TEXTE
---

À l’instar du tour présenté en préambule, une illusion consiste fréquemment à faire croire que le maître du jeu devine une information « secrète », ou du moins apparaissant comme telle car un cobaye semble l’avoir acquise aléatoirement et la détenir de manière exclusive. Or la réalité est inverse. Dès le démarrage du tour et avant même le cobaye, l’illusionniste connaît l’information prétendue secrète. Il développe ensuite une mise en scène, au terme de laquelle il fait semblant d’avoir découvert le secret par quelque procédé paranormal. Ce grand classique de la prestidigitation est l’archétype du renversement :

  1. a) présenter au public un paquet de 52 cartes, on ne peut plus ordinaire ;
  2. b) tendre « ce » paquet à un cobaye, faces cachées, dos apparents ;
  3. b) lui faire choisir une carte au hasard, lui demander de la retourner, la montrer au public, la mémoriser, puis la replacer dos dessus n’importe où dans le paquet ;
  4. c) se livrer à une longue série de manipulations où le paquet est coupé et battu à multiples reprises ;
  5. d) après des tris sélectifs, ne plus conserver qu’une seule carte, la retourner et faire constater qu’il s’agit bien de celle initialement tirée par le sujet.

Ai-je omis un détail ? Ah oui, pardon : juste avant l’interaction avec le cobaye, le subreptice remplacement du paquet initial par un paquet dont toutes les cartes sont identiques.

---

LIGNES EXTRAITES
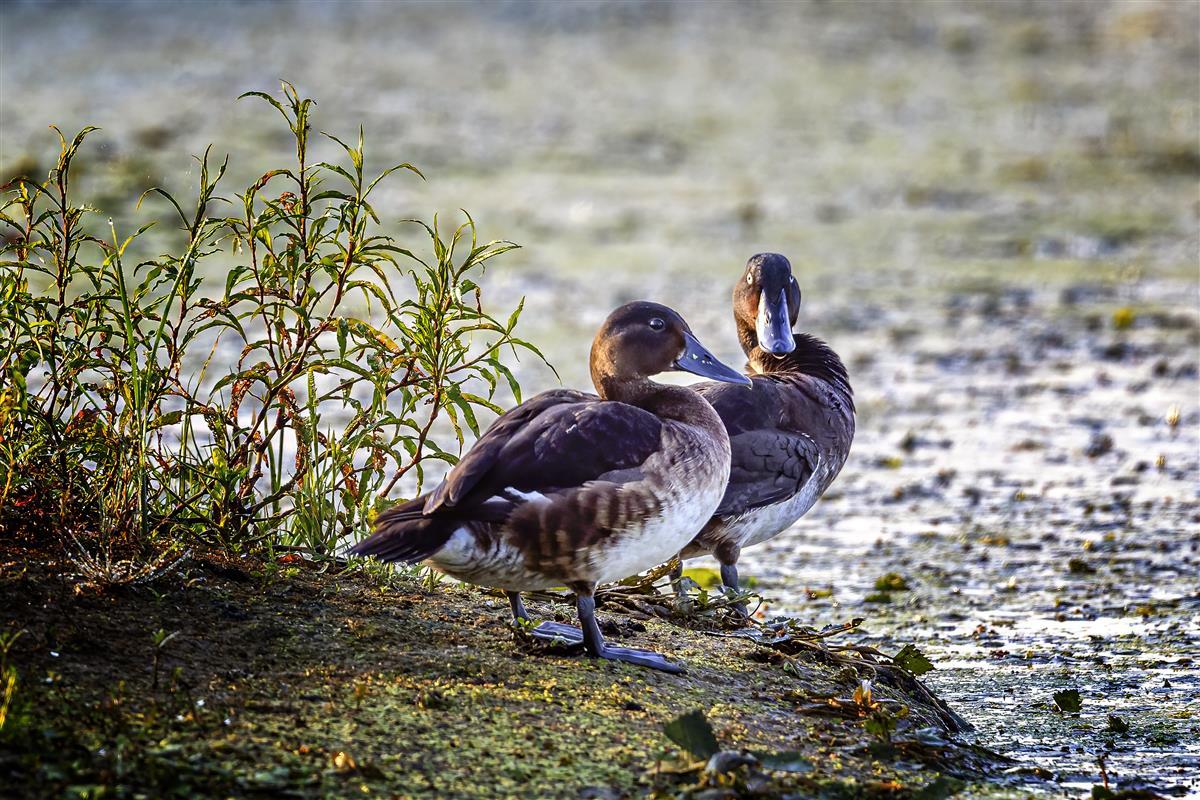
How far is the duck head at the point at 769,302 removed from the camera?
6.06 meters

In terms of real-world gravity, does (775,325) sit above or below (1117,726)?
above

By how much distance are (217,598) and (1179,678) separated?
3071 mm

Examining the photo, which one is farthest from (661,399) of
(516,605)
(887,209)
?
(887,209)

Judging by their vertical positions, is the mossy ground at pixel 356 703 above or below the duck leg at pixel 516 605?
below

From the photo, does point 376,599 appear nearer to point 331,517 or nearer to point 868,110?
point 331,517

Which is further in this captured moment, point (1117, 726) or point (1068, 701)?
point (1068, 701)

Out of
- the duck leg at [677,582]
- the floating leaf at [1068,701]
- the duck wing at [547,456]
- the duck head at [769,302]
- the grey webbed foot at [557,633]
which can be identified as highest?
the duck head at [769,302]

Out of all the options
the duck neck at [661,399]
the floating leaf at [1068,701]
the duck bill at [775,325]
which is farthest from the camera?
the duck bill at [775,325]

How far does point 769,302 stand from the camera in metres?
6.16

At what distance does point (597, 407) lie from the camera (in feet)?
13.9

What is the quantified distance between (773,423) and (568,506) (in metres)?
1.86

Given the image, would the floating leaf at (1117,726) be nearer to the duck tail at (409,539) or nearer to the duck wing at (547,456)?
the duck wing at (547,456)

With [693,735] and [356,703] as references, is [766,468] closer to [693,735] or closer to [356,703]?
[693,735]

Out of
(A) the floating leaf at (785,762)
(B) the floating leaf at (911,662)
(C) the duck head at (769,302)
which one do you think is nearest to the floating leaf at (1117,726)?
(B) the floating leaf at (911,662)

---

CONSIGNE
Dans le texte sur l'illusionnisme, recopiez le passage qui s'ouvre sur les mots contenant « Ai-je omis un » et se referme sur « cartes sont identiques. ».

CORRIGÉ
Ai-je omis un détail ? Ah oui, pardon : juste avant l’interaction avec le cobaye, le subreptice remplacement du paquet initial par un paquet dont toutes les cartes sont identiques.